Certainly, every plant has its place. It is unfortunate that too often the gardener discovers one thing or the other that is planted where it doesn’t belong. A plant is too close to the house or walk, in too much or too little sun, or where its unruly habit detracts. With this experience, the gardener must then decide to move the offending plant, chop it out if it has grown too large, or live with it.
The second half of winter is the period when Winter jasmine (Jasminum nudiflorum) is appreciated, when a profusion of yellow blooms brightens the gray landscape. If the mounding and wide spreading shrub is planted on a bank to prevent erosion there is reason to be thankful beyond this six week period, but the jasmine’s wildness should be considered prior to dropping it into a well mannered garden.

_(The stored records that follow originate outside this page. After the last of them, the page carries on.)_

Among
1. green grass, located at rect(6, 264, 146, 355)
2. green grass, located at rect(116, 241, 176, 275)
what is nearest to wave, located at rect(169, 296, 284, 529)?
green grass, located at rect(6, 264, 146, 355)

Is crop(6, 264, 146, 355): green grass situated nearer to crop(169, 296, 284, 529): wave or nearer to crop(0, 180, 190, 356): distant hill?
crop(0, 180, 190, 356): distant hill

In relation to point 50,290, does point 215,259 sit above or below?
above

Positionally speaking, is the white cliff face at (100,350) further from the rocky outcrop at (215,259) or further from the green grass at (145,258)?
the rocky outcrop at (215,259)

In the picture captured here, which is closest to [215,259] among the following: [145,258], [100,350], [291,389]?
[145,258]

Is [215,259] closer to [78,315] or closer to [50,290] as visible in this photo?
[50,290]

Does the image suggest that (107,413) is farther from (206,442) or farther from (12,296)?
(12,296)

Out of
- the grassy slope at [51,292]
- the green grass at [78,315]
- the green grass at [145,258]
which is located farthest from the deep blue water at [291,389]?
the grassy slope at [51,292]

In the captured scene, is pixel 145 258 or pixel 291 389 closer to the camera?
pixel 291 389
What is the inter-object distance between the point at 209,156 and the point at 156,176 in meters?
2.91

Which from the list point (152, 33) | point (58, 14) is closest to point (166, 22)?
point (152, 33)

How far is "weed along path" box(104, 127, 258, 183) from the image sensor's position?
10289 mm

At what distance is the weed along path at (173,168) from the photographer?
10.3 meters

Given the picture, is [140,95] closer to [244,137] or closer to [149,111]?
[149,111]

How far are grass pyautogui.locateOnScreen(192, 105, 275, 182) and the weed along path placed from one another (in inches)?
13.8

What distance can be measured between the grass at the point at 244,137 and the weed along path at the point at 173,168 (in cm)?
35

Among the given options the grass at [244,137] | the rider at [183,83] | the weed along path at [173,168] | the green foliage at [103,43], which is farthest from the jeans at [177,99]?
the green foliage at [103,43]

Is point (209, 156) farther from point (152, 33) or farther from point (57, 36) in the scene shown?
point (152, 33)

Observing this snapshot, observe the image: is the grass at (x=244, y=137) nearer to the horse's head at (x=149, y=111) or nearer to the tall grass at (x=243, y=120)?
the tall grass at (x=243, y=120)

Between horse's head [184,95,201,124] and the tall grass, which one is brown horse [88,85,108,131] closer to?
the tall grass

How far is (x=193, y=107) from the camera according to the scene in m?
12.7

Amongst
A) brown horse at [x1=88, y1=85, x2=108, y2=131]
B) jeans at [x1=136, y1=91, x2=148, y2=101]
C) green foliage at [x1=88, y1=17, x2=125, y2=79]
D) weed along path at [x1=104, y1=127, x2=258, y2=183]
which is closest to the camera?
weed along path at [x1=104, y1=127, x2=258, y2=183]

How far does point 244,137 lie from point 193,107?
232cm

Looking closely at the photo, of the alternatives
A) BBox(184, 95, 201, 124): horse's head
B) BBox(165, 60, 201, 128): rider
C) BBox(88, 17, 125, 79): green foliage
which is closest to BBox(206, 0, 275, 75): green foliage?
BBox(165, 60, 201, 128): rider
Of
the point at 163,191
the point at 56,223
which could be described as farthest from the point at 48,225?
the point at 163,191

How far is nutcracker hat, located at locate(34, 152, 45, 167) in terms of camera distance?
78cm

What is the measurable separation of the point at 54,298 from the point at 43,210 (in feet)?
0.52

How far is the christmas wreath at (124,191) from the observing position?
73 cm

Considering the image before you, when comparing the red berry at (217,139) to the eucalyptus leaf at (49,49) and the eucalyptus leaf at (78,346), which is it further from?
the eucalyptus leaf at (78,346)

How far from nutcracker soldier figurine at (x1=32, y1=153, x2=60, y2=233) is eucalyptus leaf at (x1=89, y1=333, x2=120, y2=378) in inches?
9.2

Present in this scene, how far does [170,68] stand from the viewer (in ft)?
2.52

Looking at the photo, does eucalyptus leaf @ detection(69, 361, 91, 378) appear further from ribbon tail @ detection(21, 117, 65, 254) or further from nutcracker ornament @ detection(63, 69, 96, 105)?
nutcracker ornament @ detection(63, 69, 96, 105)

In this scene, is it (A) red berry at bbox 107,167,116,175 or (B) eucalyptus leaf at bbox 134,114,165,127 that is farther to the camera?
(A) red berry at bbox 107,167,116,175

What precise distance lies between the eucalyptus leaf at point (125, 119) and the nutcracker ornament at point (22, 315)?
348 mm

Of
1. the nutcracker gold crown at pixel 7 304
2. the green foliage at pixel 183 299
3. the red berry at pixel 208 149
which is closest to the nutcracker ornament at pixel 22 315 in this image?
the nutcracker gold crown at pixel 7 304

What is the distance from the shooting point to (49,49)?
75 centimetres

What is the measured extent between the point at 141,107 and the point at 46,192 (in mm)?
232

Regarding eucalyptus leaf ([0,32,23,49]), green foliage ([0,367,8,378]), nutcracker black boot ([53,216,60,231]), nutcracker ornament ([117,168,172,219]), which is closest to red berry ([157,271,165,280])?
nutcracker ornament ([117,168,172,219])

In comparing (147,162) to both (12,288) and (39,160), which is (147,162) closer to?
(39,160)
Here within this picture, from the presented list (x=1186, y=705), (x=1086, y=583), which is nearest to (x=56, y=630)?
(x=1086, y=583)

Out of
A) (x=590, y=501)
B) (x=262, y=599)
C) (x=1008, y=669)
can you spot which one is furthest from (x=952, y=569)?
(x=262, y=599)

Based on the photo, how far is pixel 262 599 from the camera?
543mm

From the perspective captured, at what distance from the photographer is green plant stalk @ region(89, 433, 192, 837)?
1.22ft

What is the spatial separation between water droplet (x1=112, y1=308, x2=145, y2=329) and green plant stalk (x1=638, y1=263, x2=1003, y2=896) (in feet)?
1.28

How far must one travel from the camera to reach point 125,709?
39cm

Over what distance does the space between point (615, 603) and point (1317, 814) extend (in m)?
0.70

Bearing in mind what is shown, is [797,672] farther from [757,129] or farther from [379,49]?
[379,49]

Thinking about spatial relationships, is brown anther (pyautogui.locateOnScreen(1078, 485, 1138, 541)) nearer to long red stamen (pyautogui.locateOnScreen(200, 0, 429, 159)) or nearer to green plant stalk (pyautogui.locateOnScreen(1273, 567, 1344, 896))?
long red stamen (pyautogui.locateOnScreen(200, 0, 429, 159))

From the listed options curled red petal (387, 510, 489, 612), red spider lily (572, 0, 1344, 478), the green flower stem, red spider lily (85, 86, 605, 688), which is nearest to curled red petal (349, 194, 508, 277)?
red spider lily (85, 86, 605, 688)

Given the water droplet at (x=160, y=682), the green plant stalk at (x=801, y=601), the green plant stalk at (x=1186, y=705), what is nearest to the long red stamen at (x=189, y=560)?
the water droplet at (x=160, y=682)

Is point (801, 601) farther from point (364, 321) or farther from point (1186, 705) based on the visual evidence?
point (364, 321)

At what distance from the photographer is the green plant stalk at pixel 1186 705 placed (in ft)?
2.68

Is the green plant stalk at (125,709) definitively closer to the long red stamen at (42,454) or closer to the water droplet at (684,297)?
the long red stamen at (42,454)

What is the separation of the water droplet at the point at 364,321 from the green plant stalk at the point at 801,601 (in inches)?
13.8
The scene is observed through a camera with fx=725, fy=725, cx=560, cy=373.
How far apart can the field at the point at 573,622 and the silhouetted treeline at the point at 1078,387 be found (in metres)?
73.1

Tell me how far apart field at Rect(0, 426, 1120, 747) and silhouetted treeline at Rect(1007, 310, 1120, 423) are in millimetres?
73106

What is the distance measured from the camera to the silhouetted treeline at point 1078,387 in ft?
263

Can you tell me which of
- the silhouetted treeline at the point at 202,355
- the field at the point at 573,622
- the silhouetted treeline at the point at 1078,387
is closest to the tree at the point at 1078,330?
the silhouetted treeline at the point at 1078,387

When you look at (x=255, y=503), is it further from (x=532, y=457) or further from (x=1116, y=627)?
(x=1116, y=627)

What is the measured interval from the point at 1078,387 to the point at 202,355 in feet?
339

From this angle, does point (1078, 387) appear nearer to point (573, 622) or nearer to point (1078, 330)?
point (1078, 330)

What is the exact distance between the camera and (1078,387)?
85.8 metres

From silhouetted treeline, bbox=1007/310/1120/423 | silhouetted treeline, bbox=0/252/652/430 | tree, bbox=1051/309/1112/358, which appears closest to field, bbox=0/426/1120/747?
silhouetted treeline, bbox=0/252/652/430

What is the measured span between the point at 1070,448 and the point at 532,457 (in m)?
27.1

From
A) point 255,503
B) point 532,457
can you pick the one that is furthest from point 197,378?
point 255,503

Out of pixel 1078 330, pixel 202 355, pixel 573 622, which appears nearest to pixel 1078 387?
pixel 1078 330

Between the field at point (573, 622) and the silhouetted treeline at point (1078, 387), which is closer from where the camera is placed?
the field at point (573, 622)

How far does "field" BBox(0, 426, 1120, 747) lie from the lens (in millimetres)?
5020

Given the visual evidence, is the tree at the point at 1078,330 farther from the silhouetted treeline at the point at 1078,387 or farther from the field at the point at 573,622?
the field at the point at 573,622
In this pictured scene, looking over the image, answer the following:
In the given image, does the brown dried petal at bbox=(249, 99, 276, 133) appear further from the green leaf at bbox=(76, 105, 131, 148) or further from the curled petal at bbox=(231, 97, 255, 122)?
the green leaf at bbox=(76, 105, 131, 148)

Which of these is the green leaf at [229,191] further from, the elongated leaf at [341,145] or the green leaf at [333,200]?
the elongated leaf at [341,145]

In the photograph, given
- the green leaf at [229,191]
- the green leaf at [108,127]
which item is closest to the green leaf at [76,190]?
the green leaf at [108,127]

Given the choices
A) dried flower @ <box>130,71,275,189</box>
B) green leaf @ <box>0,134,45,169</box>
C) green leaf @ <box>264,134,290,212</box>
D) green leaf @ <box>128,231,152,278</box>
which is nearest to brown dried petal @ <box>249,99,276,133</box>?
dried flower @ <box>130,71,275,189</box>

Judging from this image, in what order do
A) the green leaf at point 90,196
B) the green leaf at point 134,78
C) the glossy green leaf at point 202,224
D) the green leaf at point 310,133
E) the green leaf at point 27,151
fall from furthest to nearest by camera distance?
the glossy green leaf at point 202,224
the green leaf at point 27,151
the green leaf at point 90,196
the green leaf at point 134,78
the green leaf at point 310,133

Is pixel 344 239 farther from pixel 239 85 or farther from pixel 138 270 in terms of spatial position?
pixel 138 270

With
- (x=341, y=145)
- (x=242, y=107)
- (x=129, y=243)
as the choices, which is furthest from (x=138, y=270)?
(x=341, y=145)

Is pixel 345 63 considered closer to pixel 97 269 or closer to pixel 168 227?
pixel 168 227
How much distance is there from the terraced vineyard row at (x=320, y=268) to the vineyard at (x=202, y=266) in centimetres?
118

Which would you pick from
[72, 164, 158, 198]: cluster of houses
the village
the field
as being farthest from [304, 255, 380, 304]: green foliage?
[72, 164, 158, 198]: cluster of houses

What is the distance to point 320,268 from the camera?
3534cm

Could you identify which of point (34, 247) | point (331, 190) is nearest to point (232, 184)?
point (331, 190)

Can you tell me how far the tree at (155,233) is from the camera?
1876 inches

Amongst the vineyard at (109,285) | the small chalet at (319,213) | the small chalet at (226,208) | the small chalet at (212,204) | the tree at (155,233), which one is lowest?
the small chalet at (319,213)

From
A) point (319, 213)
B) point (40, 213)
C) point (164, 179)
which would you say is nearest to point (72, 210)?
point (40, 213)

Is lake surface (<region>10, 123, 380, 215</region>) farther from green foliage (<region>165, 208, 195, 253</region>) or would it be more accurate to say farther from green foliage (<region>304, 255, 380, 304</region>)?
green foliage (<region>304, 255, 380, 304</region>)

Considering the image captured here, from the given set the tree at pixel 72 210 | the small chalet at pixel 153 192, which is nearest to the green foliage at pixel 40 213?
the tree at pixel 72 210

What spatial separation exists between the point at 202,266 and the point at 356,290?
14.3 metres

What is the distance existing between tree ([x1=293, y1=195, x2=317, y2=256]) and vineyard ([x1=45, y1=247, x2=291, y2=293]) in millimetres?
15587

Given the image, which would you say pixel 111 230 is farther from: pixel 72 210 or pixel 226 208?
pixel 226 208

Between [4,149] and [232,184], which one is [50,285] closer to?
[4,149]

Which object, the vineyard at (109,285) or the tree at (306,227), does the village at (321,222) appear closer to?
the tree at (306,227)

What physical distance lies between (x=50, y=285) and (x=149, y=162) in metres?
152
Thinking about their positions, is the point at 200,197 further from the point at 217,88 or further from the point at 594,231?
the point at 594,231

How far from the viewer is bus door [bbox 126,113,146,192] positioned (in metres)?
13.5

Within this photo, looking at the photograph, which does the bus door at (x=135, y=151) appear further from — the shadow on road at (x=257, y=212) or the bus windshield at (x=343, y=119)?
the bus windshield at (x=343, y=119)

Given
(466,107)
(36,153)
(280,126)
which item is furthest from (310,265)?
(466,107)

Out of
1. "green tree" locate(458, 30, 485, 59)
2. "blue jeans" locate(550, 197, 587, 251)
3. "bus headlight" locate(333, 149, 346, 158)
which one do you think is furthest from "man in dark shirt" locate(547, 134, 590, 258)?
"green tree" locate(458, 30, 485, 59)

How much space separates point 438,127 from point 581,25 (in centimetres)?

I make no claim that any part of this garden is well managed, so a bit of wildness is hardly noticed by visitors, but Winter jasmine pushes the boundaries. Not to make too big an issue of it since I don’t intend to do anything about it, but planting it in another spot would have been a better idea. The arching branches tumble down over a slope of boulders beside a waterfall in the koi pond, which sounds wonderful, but extensive pruning is required a few times each year to keep the falls visible.
Perhaps there are a few things that I do well, but regular maintenance is not one of them, so the stems regularly cover the falls, and root into the stones so that it is a terrible mess once I get around to cleaning it up. Of course, this is entirely the result of a lack of foresight, and no fault of Winter jasmine, which is lovely in winter and utilitarian when used properly. Here, is not its best use.